Waar een wil is, is een weg, dus als je absoluut een Weimaraner zou willen houden in een appartement dan zou het misschien wel lukken. Maar, de Weimaraner is een moeilijke hond om te houden in een appartement. Ze hebben heel veel, en dan bedoel ik heel veel, dagelijkse beweging nodig. Zeker een anderhalf à twee uur per dag. En dan niet lopen aan de lijn, nee, ze moeten los kunnen lopen en rennen. Het gaat niet alleen om de beweging maar ook zeer zeker om het vervullen van hun behoefte aan geestelijke inspanning. Het zoeken, snuffelen en onderzoeken… dat gaat heel moeilijk aan een lijntje op een asfalt weg.

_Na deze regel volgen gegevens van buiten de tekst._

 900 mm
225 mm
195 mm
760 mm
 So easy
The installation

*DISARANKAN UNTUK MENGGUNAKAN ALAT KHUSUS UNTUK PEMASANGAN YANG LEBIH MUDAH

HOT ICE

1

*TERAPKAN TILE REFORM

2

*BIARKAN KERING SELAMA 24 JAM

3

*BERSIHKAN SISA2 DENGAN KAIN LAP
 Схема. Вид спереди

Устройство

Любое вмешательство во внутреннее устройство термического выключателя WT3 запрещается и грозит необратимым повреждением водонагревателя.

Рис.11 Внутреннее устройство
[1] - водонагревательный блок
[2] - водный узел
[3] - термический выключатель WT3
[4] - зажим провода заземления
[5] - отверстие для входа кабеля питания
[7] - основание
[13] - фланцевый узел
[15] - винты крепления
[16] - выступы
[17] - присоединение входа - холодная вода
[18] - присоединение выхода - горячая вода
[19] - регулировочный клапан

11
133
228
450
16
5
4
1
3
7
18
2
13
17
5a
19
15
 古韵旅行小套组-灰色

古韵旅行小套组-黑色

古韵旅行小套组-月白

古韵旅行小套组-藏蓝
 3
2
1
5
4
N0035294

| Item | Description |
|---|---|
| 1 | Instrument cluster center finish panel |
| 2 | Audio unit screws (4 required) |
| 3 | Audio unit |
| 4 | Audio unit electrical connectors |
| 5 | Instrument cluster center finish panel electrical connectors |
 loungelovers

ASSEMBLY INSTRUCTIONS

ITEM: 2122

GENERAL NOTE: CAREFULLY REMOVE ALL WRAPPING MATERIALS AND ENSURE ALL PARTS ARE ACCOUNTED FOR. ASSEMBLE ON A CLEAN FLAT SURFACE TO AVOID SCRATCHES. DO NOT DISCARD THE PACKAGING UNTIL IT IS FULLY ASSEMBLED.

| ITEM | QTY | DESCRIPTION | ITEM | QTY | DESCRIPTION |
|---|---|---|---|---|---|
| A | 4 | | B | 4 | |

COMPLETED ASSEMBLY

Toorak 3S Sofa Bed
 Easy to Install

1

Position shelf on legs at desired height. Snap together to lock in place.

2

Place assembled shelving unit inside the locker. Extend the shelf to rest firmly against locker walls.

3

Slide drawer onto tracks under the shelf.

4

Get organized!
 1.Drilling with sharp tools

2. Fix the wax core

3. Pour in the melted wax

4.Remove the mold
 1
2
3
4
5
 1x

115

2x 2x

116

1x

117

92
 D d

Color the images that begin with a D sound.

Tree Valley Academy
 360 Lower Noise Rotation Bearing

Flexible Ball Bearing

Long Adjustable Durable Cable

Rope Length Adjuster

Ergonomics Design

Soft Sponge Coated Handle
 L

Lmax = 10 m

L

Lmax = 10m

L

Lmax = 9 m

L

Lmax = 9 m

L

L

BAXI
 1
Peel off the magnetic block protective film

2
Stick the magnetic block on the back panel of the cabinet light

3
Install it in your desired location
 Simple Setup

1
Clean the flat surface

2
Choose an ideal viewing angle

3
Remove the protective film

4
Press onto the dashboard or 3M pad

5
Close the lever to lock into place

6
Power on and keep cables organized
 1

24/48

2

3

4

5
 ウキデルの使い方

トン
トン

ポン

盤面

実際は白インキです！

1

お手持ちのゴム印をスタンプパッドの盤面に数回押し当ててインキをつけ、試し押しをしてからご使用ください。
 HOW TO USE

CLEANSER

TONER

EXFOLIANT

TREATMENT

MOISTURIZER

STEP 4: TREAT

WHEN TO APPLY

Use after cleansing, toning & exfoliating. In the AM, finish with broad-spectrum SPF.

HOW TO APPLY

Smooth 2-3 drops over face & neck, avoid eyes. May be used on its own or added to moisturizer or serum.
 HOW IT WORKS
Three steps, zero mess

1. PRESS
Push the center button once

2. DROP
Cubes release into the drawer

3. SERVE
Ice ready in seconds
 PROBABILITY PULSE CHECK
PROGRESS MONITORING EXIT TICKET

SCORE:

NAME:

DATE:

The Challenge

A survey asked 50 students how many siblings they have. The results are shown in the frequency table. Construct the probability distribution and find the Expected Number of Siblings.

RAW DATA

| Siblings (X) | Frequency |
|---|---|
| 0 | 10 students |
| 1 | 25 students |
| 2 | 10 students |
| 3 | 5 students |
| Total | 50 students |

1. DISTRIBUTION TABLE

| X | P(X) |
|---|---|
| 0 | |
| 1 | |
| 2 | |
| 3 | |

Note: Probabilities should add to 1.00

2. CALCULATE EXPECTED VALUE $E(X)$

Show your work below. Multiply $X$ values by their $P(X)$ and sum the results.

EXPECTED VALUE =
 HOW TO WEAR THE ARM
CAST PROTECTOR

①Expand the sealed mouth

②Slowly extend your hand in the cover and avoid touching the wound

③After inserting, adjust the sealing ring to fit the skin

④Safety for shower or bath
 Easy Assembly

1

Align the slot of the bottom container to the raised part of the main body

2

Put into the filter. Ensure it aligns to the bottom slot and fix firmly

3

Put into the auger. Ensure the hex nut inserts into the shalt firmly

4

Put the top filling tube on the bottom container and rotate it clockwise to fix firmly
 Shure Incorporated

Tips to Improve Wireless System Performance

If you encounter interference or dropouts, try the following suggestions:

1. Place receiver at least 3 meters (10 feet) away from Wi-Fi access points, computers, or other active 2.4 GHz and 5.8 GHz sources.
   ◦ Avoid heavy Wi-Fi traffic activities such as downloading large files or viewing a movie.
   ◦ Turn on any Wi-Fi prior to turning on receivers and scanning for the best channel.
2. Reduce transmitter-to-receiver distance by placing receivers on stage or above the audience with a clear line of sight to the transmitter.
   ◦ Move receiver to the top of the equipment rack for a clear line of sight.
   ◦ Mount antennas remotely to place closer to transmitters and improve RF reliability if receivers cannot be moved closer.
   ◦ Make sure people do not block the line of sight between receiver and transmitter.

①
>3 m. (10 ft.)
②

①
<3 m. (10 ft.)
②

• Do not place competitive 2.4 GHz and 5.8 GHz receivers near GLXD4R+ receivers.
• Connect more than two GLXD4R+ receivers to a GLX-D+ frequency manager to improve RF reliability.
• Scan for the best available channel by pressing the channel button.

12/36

Sommige Weimaraners hebben last van scheidingsangst – wat ook huilen inhoud. Let daar goed op bij het opvoeden van de pup en help hem te leren dat hij niet dood gaat als hij alleen is. Laat hem vooral niet alleen zitten huilen, daar wordt het enkel erger van.
Zijn Weimaraners goed met kinderen?
De Weimaraner is een fantastische gezinshond voor een actief gezin. Ze zijn vrolijk, goed gehumeurd en ze zijn gek op mensen – vooral hun mensen. In het algemeen zijn ze heel goed met kinderen – zeker actieve kinderen die ervan houden met ze te rennen en spelen. Maar, jonge Weimaraners kunnen zo enthousiast zijn dat ze kleine kinderen en kleuters omver lopen. Weimaraners zijn manscherp en zullen hun gezin en huis absoluut fel bewaken maar ze hebben geen slecht karakter en hebben zeker niet de intentie iemand te verwonden. Ze zijn vaak erg vrolijk en opgewonden. Jonge honden, en zelfs ook volwassen honden, kijken niet altijd waar ze heen rennen. Een jonge Weimaraner is vaak beter met iets grotere kinderen. Dan kunnen ze met de hond omgaan zonder omver te worden gelopen.
het is altijd belangrijk kinderen te leren hoe ze rustig met een hond moeten spelen. Leer ze niet aan de oren en staart te trekken of dingen te doen waarmee je bijtgedrag bij een hond uitlokt. Duizenden kinderen worden ieder jaar gebeten door honden en in de meeste gevallen had het met een beetje opvoeding voorkomen kunnen worden. Neem normale voorzorgsmaatregelen!